>Well, the first problem I had, in order to do something like that, was to find an archive with Hacker News comments. Luckily there was one with apparently everything posted on HN from the start to 2023, for a huge 10GB of total data.

This is actually super easy. The data is available in BigQuery.[0] It's up to date, too. I tried the following query, and the latest comment was from yesterday.

    SELECT 
      id,
      text,
      `by` AS username,
      FORMAT_TIMESTAMP('%Y-%m-%dT%H:%M:%SZ', TIMESTAMP_SECONDS(time)) AS timestamp
    FROM 
      `bigquery-public-data.hacker_news.full`
    WHERE 
      type = 'comment'
      AND EXTRACT(YEAR FROM TIMESTAMP_SECONDS(time)) = 2025
    ORDER BY 
      time DESC
    LIMIT 
      100

https://console.cloud.google.com/bigquery?ws=!1m5!1m4!4m3!1s...

My favorite which is also up to date is the ClickHouse playground.

For example:

  SELECT * FROM hackernews_history ORDER BY time DESC LIMIT 10;
https://gh-api.clickhouse.tech/play?user=play#U0VMRUNUICogRl...

I subscribe to this issue to keep up with updates:

https://github.com/ClickHouse/ClickHouse/issues/29693#issuec...

And ofc, for those that don't know, the official API https://github.com/HackerNews/API

I didn't know there was an official API! This explains why the data is so readily available in many sources and formats.

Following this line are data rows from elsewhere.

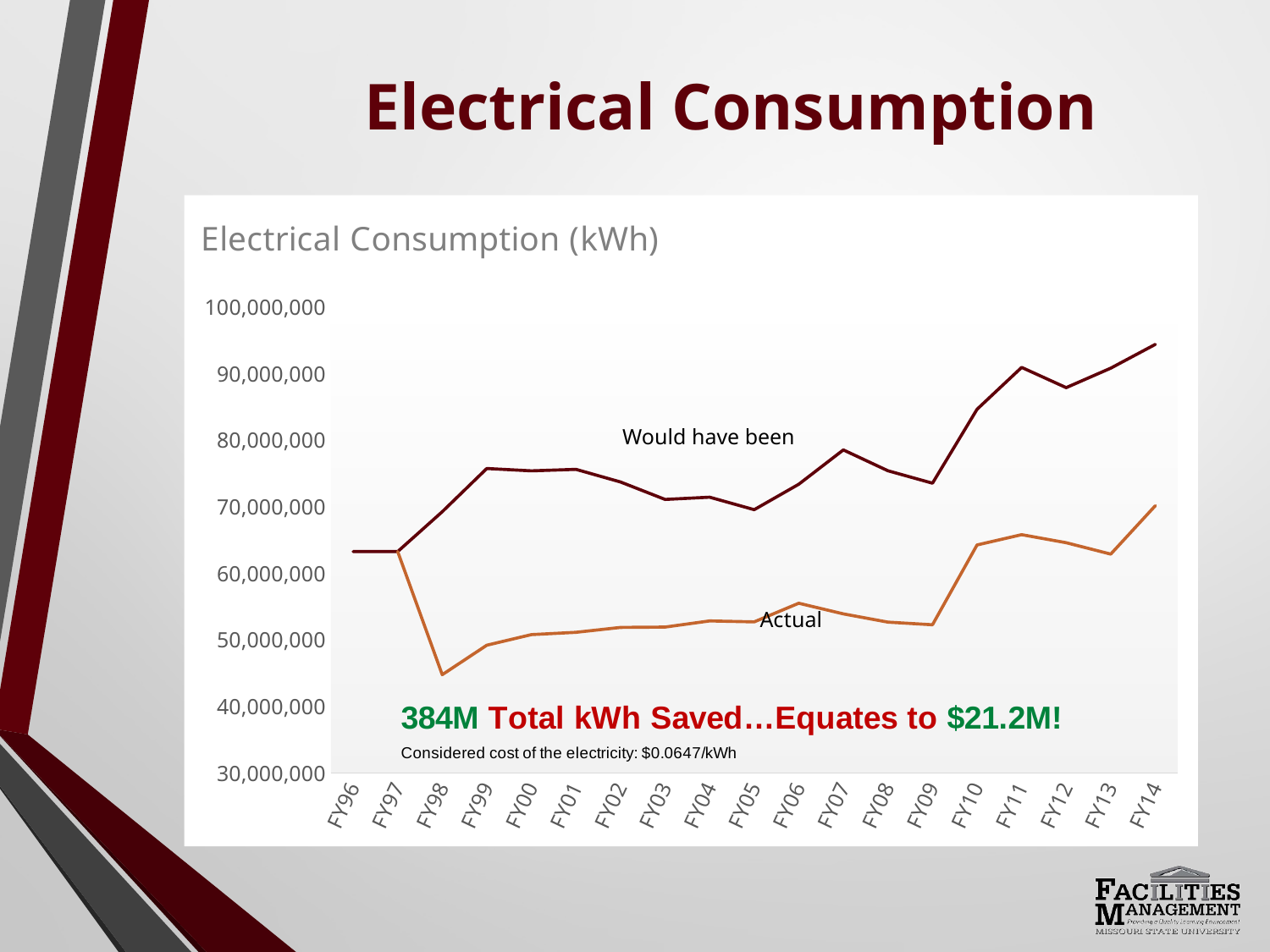
What kind of chart is shown on the slide? Line chart Is the Actual value for FY98 greater or less than 50,000,000? less Is the Actual value for FY10 greater or less than 60,000,000? greater What cost of electricity is stated on the chart? $0.0647/kWh How many fiscal years are plotted along the x axis? 19 How many data series are plotted in the chart? 2 Is the Would have been value for FY10 greater or less than 80,000,000? greater In FY10, which series has the larger value, Would have been or Actual? Would have been What is the title of the chart? Electrical Consumption (kWh) In which fiscal year is the Would have been series at its highest? FY14 In which fiscal year is the Actual series at its lowest? FY98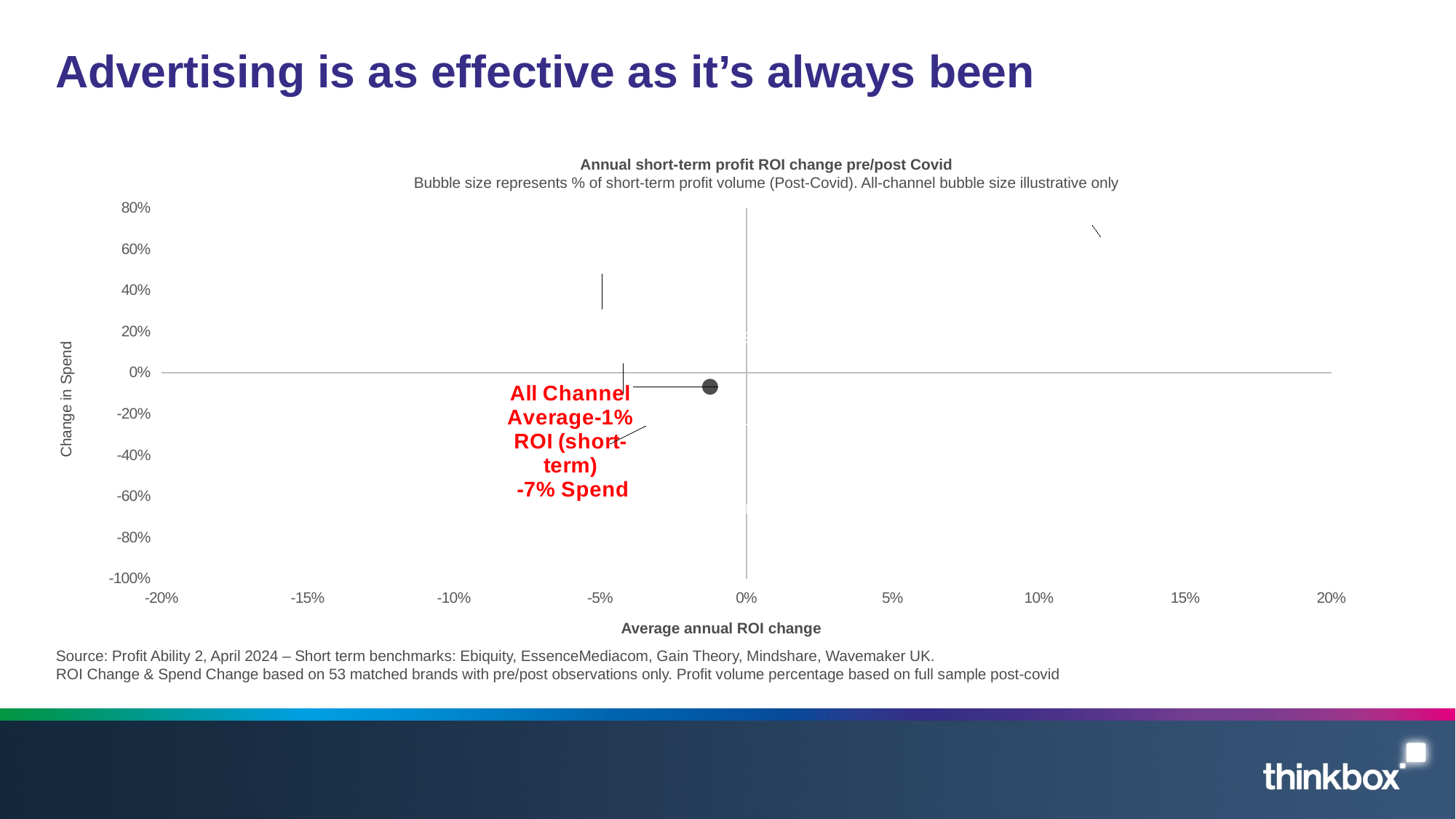
Is the All Channel Average change in spend greater or less than -20%? greater What is the average annual ROI change for the All Channel Average bubble? -1% What kind of chart is shown on the slide? Bubble chart What is the label of the horizontal axis? Average annual ROI change Is the All Channel Average change in spend greater or less than 0%? less How many labelled bubbles are plotted on the chart? 1 What is the title of the chart? Annual short-term profit ROI change pre/post Covid What is the change in spend for the All Channel Average bubble? -7% Is the All Channel Average ROI change greater or less than 0%? less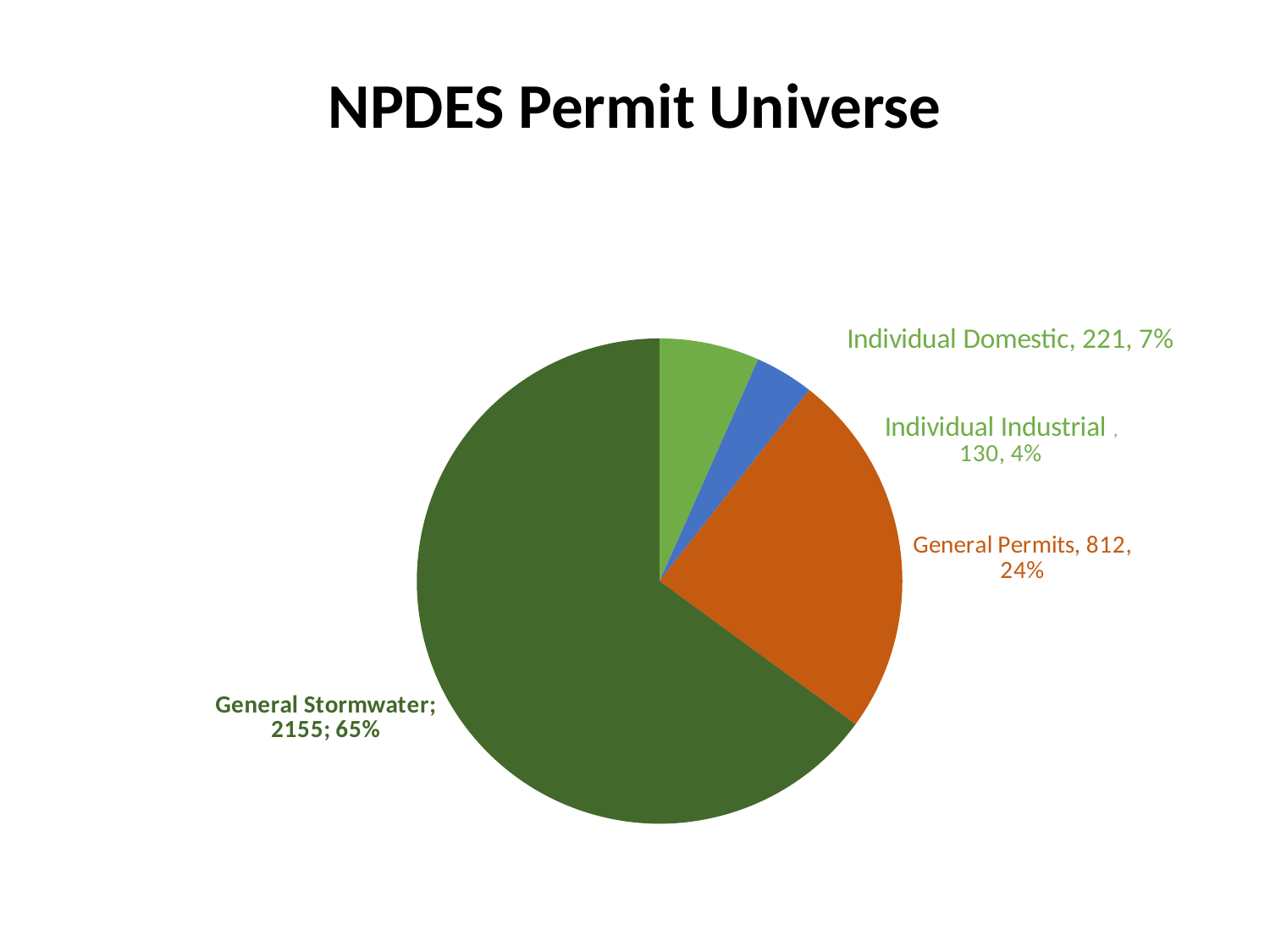
What is the value for Individual Industrial? 130 How many slices does the pie chart have? 4 What is the difference between the General Stormwater and General Permits values? 1343 What is the value for General Permits? 812 What type of chart is shown on the slide? pie chart Which is larger, Individual Domestic or Individual Industrial? Individual Domestic What is the title of the chart? NPDES Permit Universe What is the value for Individual Domestic? 221 What is the value for General Stormwater? 2155 What share of the pie does General Permits represent? 24% Which category has the largest slice? General Stormwater Which category has the smallest slice? Individual Industrial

That's very cool.

With a more straightforward approach, the tool can be reproduced with just a few queries in ClickHouse.

1. Create a table with styles by authors:

    CREATE TABLE hn_styles (name String, vec Array(UInt32)) ENGINE = MergeTree ORDER BY name
2. Calculate and insert style vectors (the insert takes 27 seconds):

    INSERT INTO hn_styles WITH 128 AS vec_size,
    cityHash64(arrayJoin(tokens(lower(decodeHTMLComponent(extractTextFromHTML(text)))))) % vec_size AS n,
    arrayMap((x, i) -> i = n, range(vec_size), range(vec_size)) AS arr
    SELECT by, sumForEach(arr) FROM hackernews_history GROUP BY by
3. Find nearest authors (the query takes ~50 ms):

    SELECT name FROM hn_styles ORDER BY cosineDistance(vec, (SELECT vec FROM hn_styles WHERE name = 'antirez')) LIMIT 25

        ┌─name────────────┬─────────────────dist─┐
     1. │ antirez         │                    0 │
     2. │ geertj          │ 0.009644324175144714 │
     3. │ mrighele        │ 0.009742538810774581 │
     4. │ LukaAl          │ 0.009787061201638525 │
     5. │ adrianratnapala │ 0.010093164015005152 │
     6. │ prmph           │ 0.010097599441156513 │
     7. │ teilo           │ 0.010187607877663263 │
     8. │ lukesandberg    │  0.01035981357655602 │
     9. │ joshuak         │ 0.010421492503861374 │
    10. │ sharikous       │  0.01043547391491162 │
    11. │ lll-o-lll       │  0.01051205287096002 │
    12. │ enriquto        │ 0.010534816136353875 │
    13. │ rileymat2       │ 0.010591026237771195 │
    14. │ afiori          │ 0.010655186410089112 │
    15. │ 314             │ 0.010768594792569197 │
    16. │ superice        │ 0.010842615688153812 │
    17. │ cm2187          │  0.01105111720031593 │
    18. │ jorgeleo        │ 0.011159407590845771 │
    19. │ einhverfr       │ 0.011296755160620009 │
    20. │ goodcanadian    │ 0.011316316959489647 │
    21. │ harperlee       │ 0.011317367800365297 │
    22. │ seren           │ 0.011390119122640763 │
    23. │ abnry           │ 0.011394133096140235 │
    24. │ PraetorianGourd │ 0.011508457949426343 │
    25. │ ufo             │ 0.011538721312575051 │
        └─────────────────┴──────────────────────┘

…i can’t believe i’ve been running a script to ingest the data for the last six hours. thank you.